_Source data_
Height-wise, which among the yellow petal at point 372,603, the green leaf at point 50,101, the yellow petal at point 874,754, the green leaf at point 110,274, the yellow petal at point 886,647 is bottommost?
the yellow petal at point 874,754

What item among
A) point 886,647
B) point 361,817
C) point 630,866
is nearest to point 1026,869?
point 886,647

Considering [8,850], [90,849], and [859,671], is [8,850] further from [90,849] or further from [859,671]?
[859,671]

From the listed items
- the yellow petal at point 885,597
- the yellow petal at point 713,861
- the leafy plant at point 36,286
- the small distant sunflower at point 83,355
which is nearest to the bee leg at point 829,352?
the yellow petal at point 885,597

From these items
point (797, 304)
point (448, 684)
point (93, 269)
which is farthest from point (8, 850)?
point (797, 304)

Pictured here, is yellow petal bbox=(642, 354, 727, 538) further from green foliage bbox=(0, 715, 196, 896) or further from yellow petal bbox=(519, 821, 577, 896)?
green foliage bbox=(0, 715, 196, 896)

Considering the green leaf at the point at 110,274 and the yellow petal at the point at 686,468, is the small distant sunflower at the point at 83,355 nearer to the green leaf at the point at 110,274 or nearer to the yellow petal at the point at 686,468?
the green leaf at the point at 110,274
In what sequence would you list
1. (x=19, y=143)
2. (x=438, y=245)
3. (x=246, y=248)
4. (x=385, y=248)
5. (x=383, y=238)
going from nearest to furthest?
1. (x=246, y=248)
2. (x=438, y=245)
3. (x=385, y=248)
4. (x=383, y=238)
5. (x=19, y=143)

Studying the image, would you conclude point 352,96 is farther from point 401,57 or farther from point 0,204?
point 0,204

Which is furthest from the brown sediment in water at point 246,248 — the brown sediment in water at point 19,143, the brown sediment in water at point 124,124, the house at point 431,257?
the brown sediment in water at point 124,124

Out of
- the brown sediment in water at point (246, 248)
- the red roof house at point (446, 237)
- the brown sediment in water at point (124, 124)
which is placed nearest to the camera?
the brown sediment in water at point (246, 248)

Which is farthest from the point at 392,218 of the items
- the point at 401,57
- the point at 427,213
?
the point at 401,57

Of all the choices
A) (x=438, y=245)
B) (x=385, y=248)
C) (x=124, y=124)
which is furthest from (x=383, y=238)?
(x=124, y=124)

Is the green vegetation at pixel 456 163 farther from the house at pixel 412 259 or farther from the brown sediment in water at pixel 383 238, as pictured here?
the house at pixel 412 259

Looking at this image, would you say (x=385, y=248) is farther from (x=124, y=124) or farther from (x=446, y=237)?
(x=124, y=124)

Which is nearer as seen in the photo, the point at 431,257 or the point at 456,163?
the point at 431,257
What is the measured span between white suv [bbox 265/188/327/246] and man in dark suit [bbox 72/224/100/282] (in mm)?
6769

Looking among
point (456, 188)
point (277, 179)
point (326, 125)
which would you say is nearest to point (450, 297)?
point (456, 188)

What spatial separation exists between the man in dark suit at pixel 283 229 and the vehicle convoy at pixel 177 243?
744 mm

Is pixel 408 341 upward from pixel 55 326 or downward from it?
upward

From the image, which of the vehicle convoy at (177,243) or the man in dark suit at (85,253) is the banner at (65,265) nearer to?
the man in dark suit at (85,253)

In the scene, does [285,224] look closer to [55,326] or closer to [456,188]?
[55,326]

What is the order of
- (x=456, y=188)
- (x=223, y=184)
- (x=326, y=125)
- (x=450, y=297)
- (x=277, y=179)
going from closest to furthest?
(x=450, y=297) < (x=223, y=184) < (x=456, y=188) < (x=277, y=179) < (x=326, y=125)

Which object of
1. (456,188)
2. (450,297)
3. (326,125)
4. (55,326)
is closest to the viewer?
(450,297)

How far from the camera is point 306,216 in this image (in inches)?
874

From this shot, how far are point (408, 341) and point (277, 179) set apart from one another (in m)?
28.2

_What is needed_
Provide an exact reproduction of all the entries shown above.

_Answer to the exercise_
Height-wise, which among the yellow petal at point 372,603, the green leaf at point 50,101, the yellow petal at point 874,754, the green leaf at point 110,274, the yellow petal at point 886,647 is bottommost?
the yellow petal at point 874,754

What item among
A) point 886,647
B) point 361,817
C) point 630,866
is nearest to point 1026,869?
point 886,647

Considering [8,850], [90,849], and [859,671], is [8,850] further from [90,849] or further from [859,671]?
[859,671]

From the listed items
- the yellow petal at point 885,597
- the yellow petal at point 713,861
- the leafy plant at point 36,286
- the small distant sunflower at point 83,355
which is nearest to the bee leg at point 829,352?
the yellow petal at point 885,597

From these items
point (797, 304)
point (448, 684)
point (93, 269)
which is farthest from point (8, 850)?
point (797, 304)

Pictured here, is yellow petal bbox=(642, 354, 727, 538) further from green foliage bbox=(0, 715, 196, 896) or further from yellow petal bbox=(519, 821, 577, 896)?
green foliage bbox=(0, 715, 196, 896)

Considering the green leaf at the point at 110,274 and the yellow petal at the point at 686,468, is the small distant sunflower at the point at 83,355 nearer to the green leaf at the point at 110,274 or nearer to the yellow petal at the point at 686,468?
the green leaf at the point at 110,274
In what sequence would you list
1. (x=19, y=143)
2. (x=438, y=245)
3. (x=246, y=248)
4. (x=385, y=248)
5. (x=383, y=238)
going from nearest to furthest?
1. (x=246, y=248)
2. (x=438, y=245)
3. (x=385, y=248)
4. (x=383, y=238)
5. (x=19, y=143)

Studying the image, would you conclude point 352,96 is farther from point 401,57 or farther from point 0,204?
point 0,204

Which is furthest from the brown sediment in water at point 246,248 — the brown sediment in water at point 19,143, the brown sediment in water at point 124,124, the house at point 431,257?
the brown sediment in water at point 124,124

Out of
- the brown sediment in water at point (246, 248)
- the red roof house at point (446, 237)
- the brown sediment in water at point (124, 124)
which is placed nearest to the camera?
the brown sediment in water at point (246, 248)

Which is farthest from the point at 392,218 of the items
- the point at 401,57
- the point at 427,213
?
the point at 401,57

Of all the choices
A) (x=438, y=245)
B) (x=385, y=248)
C) (x=124, y=124)
which is furthest from (x=383, y=238)?
(x=124, y=124)

Is the green vegetation at pixel 456 163 farther from the house at pixel 412 259 or farther from the brown sediment in water at pixel 383 238, as pictured here?
the house at pixel 412 259

Looking at this image, would you say (x=385, y=248) is farther from (x=124, y=124) or farther from (x=446, y=237)?
(x=124, y=124)

Which is nearer as seen in the photo, the point at 431,257 or the point at 456,163?
the point at 431,257
What is the measured span between white suv [bbox 265/188/327/246] and man in dark suit [bbox 72/224/100/282] (in mm)?
6769

Looking among
point (456, 188)
point (277, 179)
point (326, 125)
which would you say is nearest to point (450, 297)?
point (456, 188)

What spatial separation exists between the man in dark suit at pixel 283 229 and the vehicle convoy at pixel 177 243?
744 mm

Is pixel 408 341 upward from pixel 55 326 or downward from it?
upward

From the image, which of the vehicle convoy at (177,243) or the man in dark suit at (85,253) is the banner at (65,265) nearer to?
the man in dark suit at (85,253)

In the scene, does [285,224] look closer to [55,326] or closer to [456,188]?
[55,326]

What is the order of
- (x=456, y=188)
- (x=223, y=184)
- (x=326, y=125)
- (x=450, y=297)
- (x=277, y=179)
going from closest to furthest?
(x=450, y=297) < (x=223, y=184) < (x=456, y=188) < (x=277, y=179) < (x=326, y=125)

Which object of
1. (456,188)
2. (450,297)
3. (326,125)
4. (55,326)
is closest to the viewer?
(450,297)

How far from the camera is point 306,216 in this image (in inches)?
874

From this shot, how far are point (408, 341) and point (277, 179) set apart from one another (in m)?
28.2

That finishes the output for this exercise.